I'll be one of the first on this board to jump up and defend OSFs in a relationship, and I get flamed for it!!

But this is way outside the limits. Private conversations that you aren't included in, inside jokes, texts at silly times of the night and private messaging through 3 or 4 different services. This is ridiculous. 

From what you have said this is an EA and it needs to stop. Not only that but this is clearly abusing the trust you have shown in him with his other friends.


----------



## turnera (Jan 22, 2010)

My H has OSFs, always has. But the big difference? He never hides it from me. He shows me their texts. He has no passwords and has no problem with me picking up his phone or his computer.

Why? Because he has nothing to hide!


----------



## Sports Fan (Aug 21, 2014)

Definately an Emotionall Affair. If this is not jumped on now it will turn physical. 

You need to come down on this hard.

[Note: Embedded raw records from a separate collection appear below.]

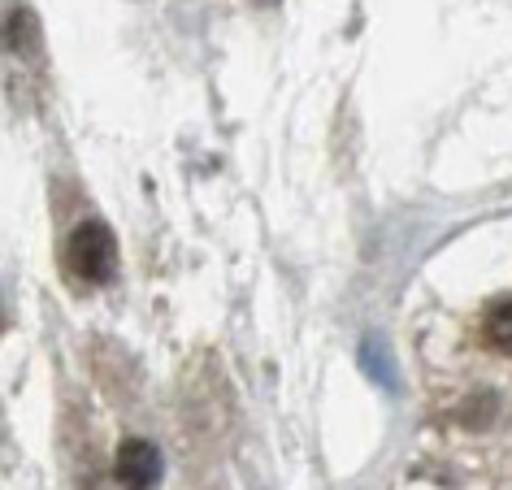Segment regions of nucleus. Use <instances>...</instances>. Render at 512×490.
<instances>
[{
	"instance_id": "1",
	"label": "nucleus",
	"mask_w": 512,
	"mask_h": 490,
	"mask_svg": "<svg viewBox=\"0 0 512 490\" xmlns=\"http://www.w3.org/2000/svg\"><path fill=\"white\" fill-rule=\"evenodd\" d=\"M66 269L79 282H109L118 269V239L105 222H83L70 230L66 243Z\"/></svg>"
},
{
	"instance_id": "2",
	"label": "nucleus",
	"mask_w": 512,
	"mask_h": 490,
	"mask_svg": "<svg viewBox=\"0 0 512 490\" xmlns=\"http://www.w3.org/2000/svg\"><path fill=\"white\" fill-rule=\"evenodd\" d=\"M113 477L122 482V490H152L161 477V451L148 438H126L113 456Z\"/></svg>"
},
{
	"instance_id": "3",
	"label": "nucleus",
	"mask_w": 512,
	"mask_h": 490,
	"mask_svg": "<svg viewBox=\"0 0 512 490\" xmlns=\"http://www.w3.org/2000/svg\"><path fill=\"white\" fill-rule=\"evenodd\" d=\"M482 343L491 347V352L512 356V300H499V304L486 308V317H482Z\"/></svg>"
}]
</instances>
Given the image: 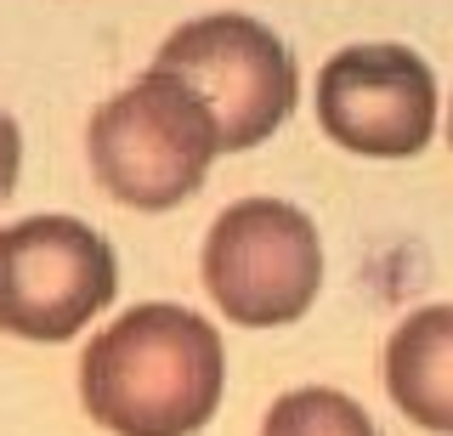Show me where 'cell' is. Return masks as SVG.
I'll use <instances>...</instances> for the list:
<instances>
[{"label": "cell", "instance_id": "1", "mask_svg": "<svg viewBox=\"0 0 453 436\" xmlns=\"http://www.w3.org/2000/svg\"><path fill=\"white\" fill-rule=\"evenodd\" d=\"M226 391V346L188 306L148 301L108 323L80 357V402L113 436H193Z\"/></svg>", "mask_w": 453, "mask_h": 436}, {"label": "cell", "instance_id": "2", "mask_svg": "<svg viewBox=\"0 0 453 436\" xmlns=\"http://www.w3.org/2000/svg\"><path fill=\"white\" fill-rule=\"evenodd\" d=\"M148 74L188 91L216 125L221 153L273 142L295 108V57L289 46L244 11H210L165 34Z\"/></svg>", "mask_w": 453, "mask_h": 436}, {"label": "cell", "instance_id": "3", "mask_svg": "<svg viewBox=\"0 0 453 436\" xmlns=\"http://www.w3.org/2000/svg\"><path fill=\"white\" fill-rule=\"evenodd\" d=\"M91 176L131 210H176L204 187V171L216 164V125L159 74H142L136 86L108 96L85 131Z\"/></svg>", "mask_w": 453, "mask_h": 436}, {"label": "cell", "instance_id": "4", "mask_svg": "<svg viewBox=\"0 0 453 436\" xmlns=\"http://www.w3.org/2000/svg\"><path fill=\"white\" fill-rule=\"evenodd\" d=\"M210 301L226 323L283 329L306 317L323 289V244L301 204L289 199H238L204 233L198 256Z\"/></svg>", "mask_w": 453, "mask_h": 436}, {"label": "cell", "instance_id": "5", "mask_svg": "<svg viewBox=\"0 0 453 436\" xmlns=\"http://www.w3.org/2000/svg\"><path fill=\"white\" fill-rule=\"evenodd\" d=\"M119 289L113 249L80 216H23L0 227V329L18 340H74Z\"/></svg>", "mask_w": 453, "mask_h": 436}, {"label": "cell", "instance_id": "6", "mask_svg": "<svg viewBox=\"0 0 453 436\" xmlns=\"http://www.w3.org/2000/svg\"><path fill=\"white\" fill-rule=\"evenodd\" d=\"M318 125L363 159H414L436 131V80L419 51L374 40L346 46L318 68Z\"/></svg>", "mask_w": 453, "mask_h": 436}, {"label": "cell", "instance_id": "7", "mask_svg": "<svg viewBox=\"0 0 453 436\" xmlns=\"http://www.w3.org/2000/svg\"><path fill=\"white\" fill-rule=\"evenodd\" d=\"M386 391L419 431L453 436V306L408 312L391 329Z\"/></svg>", "mask_w": 453, "mask_h": 436}, {"label": "cell", "instance_id": "8", "mask_svg": "<svg viewBox=\"0 0 453 436\" xmlns=\"http://www.w3.org/2000/svg\"><path fill=\"white\" fill-rule=\"evenodd\" d=\"M261 436H380V425L346 391L301 386V391H283L273 402V414L261 419Z\"/></svg>", "mask_w": 453, "mask_h": 436}, {"label": "cell", "instance_id": "9", "mask_svg": "<svg viewBox=\"0 0 453 436\" xmlns=\"http://www.w3.org/2000/svg\"><path fill=\"white\" fill-rule=\"evenodd\" d=\"M18 164H23V131H18V119L0 108V199L18 187Z\"/></svg>", "mask_w": 453, "mask_h": 436}, {"label": "cell", "instance_id": "10", "mask_svg": "<svg viewBox=\"0 0 453 436\" xmlns=\"http://www.w3.org/2000/svg\"><path fill=\"white\" fill-rule=\"evenodd\" d=\"M448 142H453V114H448Z\"/></svg>", "mask_w": 453, "mask_h": 436}]
</instances>
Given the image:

If he refuses to end the friendship you need to take serious action and move out.

He needs to be made aware this type of behavour wont be tolerated


----------



## Bibi1031 (Sep 14, 2015)

HiRoad said:


> EA for sure. Maybe not a PA yet, but he is on his way.
> 
> First comes infatuation, curiosity, flirting.


EA only is not likely. If chichi has met face to face with this woman twice, then she has met with Chichi's husband a lot more than that. 

Again I ask, what do You want Chichi?


----------